Action item
Find "Image result for" below and begin at its line; stop after the line with "1 Kegelapan yang". Output those lines exactly, without pictures.

Working data
►
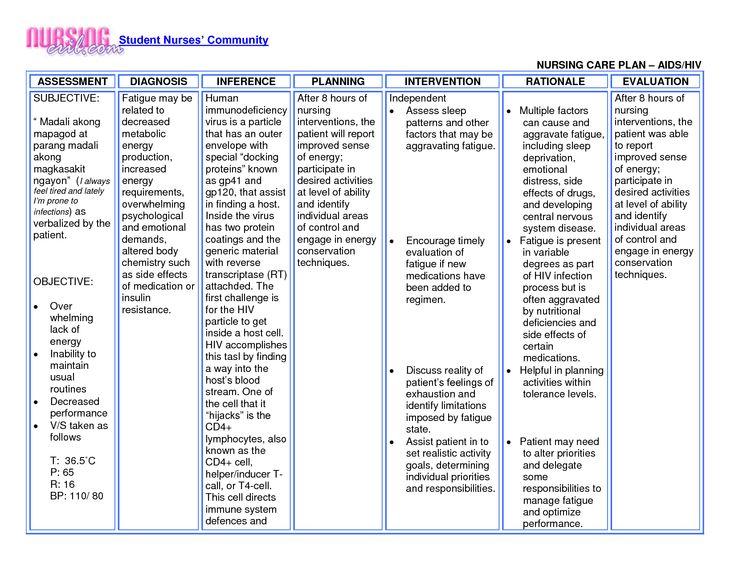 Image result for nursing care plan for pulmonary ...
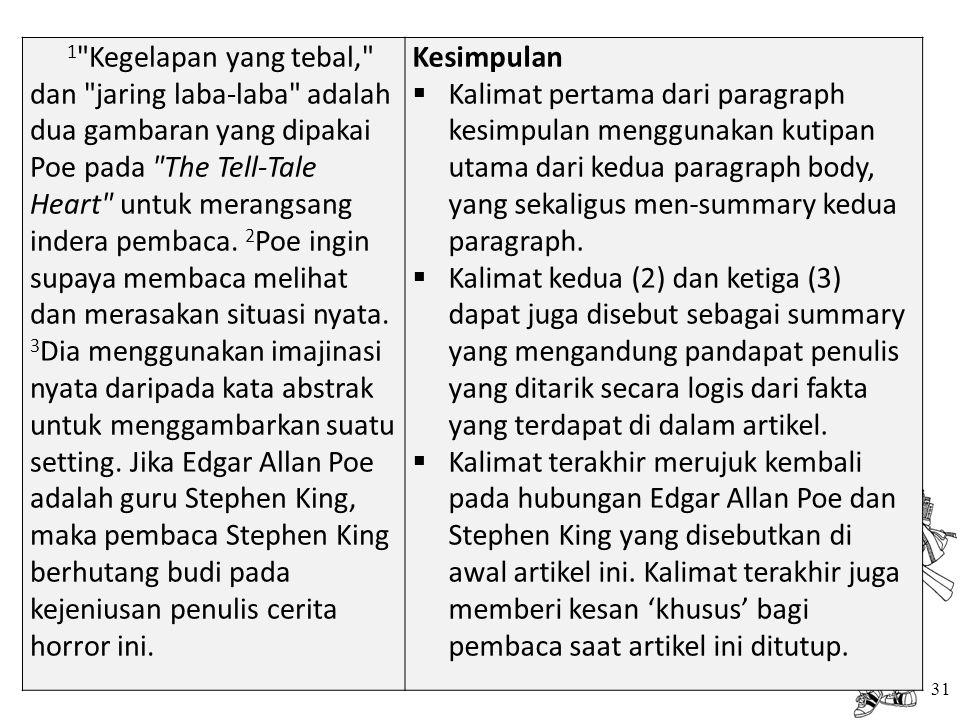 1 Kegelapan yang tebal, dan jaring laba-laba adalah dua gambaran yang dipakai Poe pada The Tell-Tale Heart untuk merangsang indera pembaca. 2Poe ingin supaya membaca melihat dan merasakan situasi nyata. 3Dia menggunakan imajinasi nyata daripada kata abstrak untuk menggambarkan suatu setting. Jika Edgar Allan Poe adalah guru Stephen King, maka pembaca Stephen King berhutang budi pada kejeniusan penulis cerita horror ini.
◄
►
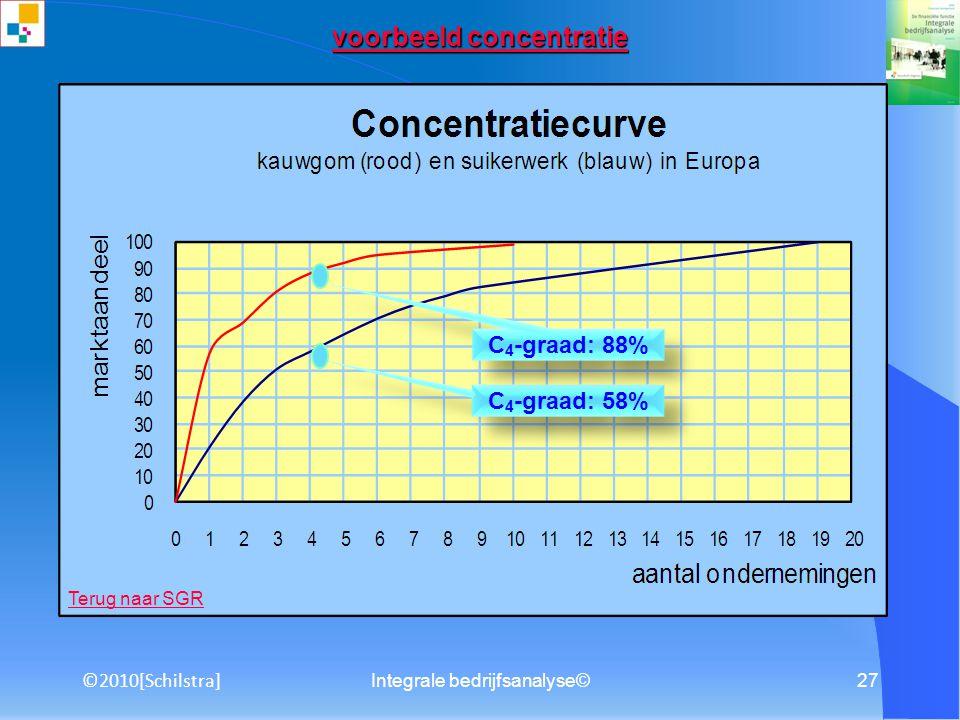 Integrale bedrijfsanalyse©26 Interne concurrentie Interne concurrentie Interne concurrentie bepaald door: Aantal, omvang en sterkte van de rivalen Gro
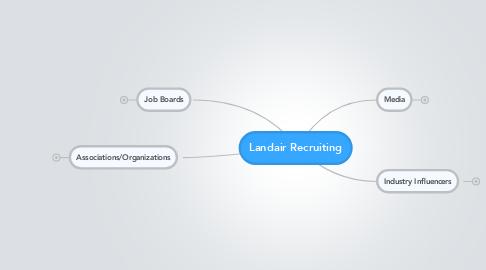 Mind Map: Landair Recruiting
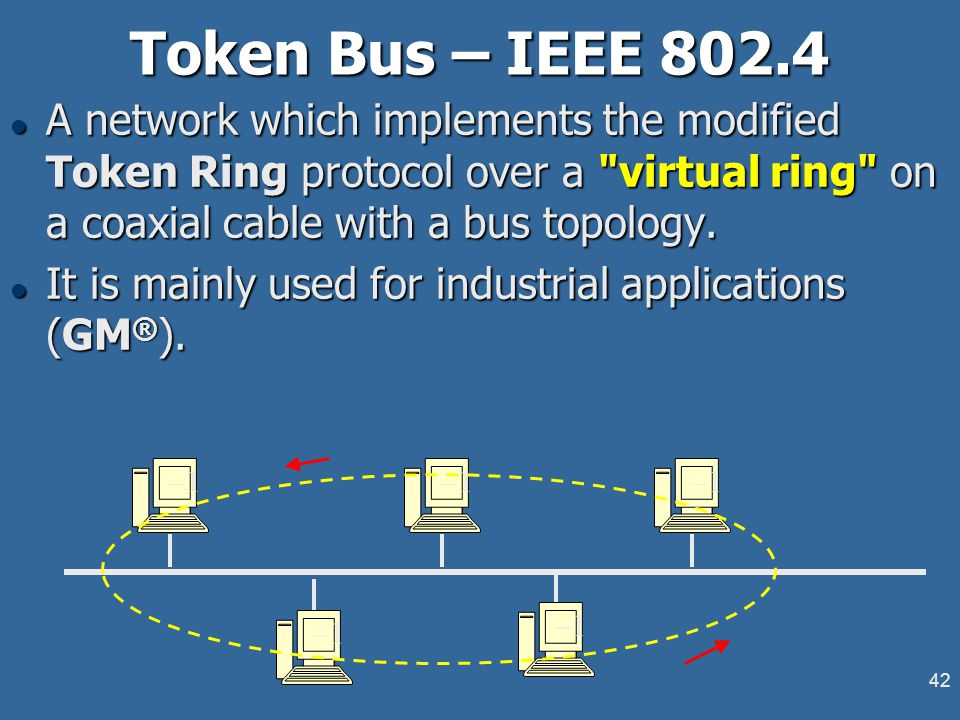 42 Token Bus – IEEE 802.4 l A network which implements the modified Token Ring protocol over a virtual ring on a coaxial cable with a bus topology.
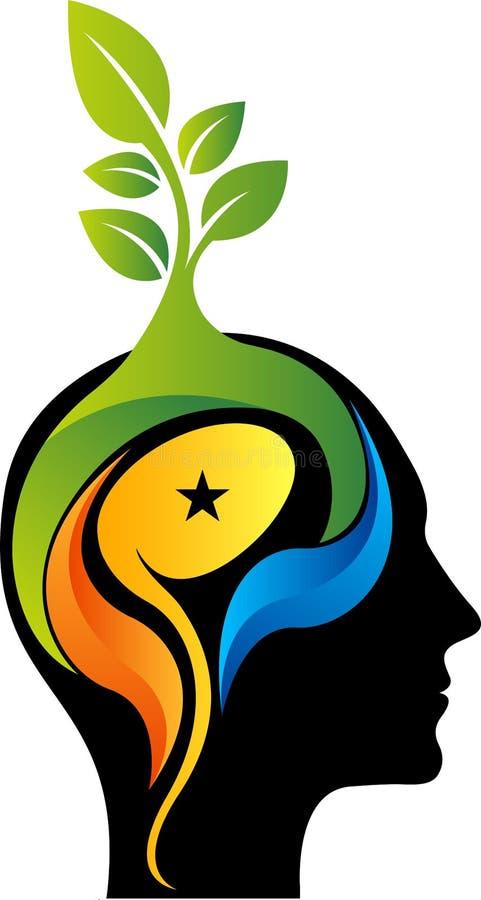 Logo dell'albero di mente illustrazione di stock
◄
►
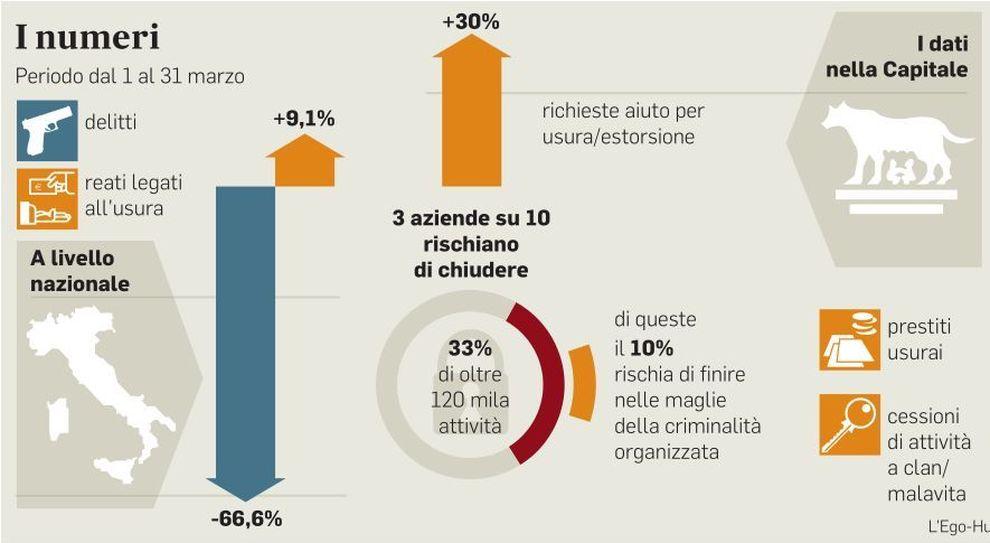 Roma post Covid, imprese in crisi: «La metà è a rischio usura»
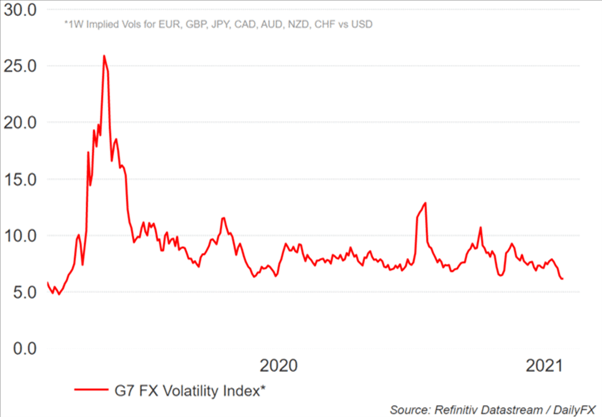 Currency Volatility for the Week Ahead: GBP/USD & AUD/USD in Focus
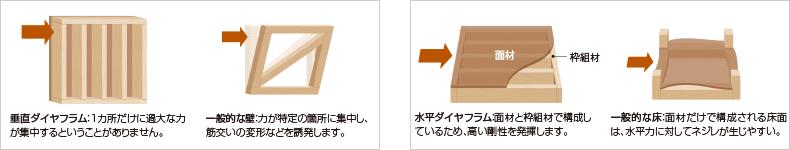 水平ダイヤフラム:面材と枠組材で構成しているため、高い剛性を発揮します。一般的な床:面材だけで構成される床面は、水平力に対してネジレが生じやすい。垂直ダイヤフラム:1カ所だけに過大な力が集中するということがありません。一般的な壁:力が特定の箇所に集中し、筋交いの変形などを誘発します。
◄
Solution to the exercise
 Image result for nursing care plan for pulmonary ...
 1 Kegelapan yang tebal, dan jaring laba-laba adalah dua gambaran yang dipakai Poe pada The Tell-Tale Heart untuk merangsang indera pembaca. 2Poe ingin supaya membaca melihat dan merasakan situasi nyata. 3Dia menggunakan imajinasi nyata daripada kata abstrak untuk menggambarkan suatu setting. Jika Edgar Allan Poe adalah guru Stephen King, maka pembaca Stephen King berhutang budi pada kejeniusan penulis cerita horror ini.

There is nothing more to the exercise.